And then, gradually, to the ever-increasing agony of the body, came
the anguish of REMORSE. He remembered the trembling little creatures
which again and again he had lifted to their bed of torment, and "made
to struggle," that he might observe how the heart-beats of a mutilated
animal were quickened "from the emotion of terror"; and now, in the
gloom of horrible imaginings, TERROR held HIM with a grasp that would
never loosen or lessen while his consciousness remained.

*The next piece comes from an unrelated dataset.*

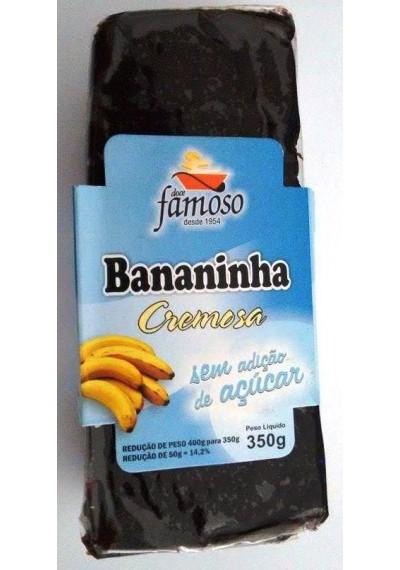 Bananinha Cremosa Famoso Sem Açúcar 350g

He
remembered the the evidence of "severe suffering" he had so often
evoked by the "pinching and cutting and stretching" of nerves; the
creatures he had first "caressed to calm their fears"--and then
vivisected; the eyes that so often had appealed for respite from
agony--and appealed in vain; and now, NATURA MALIGNA, to whom pity is
unknown, was slowly torturing him to death. He pointed to the seat of
his suffering as being "THE SAME NERVES on which he had made so many
experiments, and added: `THIS IS A JUDGMENT UPON ME FOR THE SUFFERING
I HAVE INFLICTED ON ANIMALS'"[1]
[1] "Life of John Reid," by Dr. G. Wilson, p. 273.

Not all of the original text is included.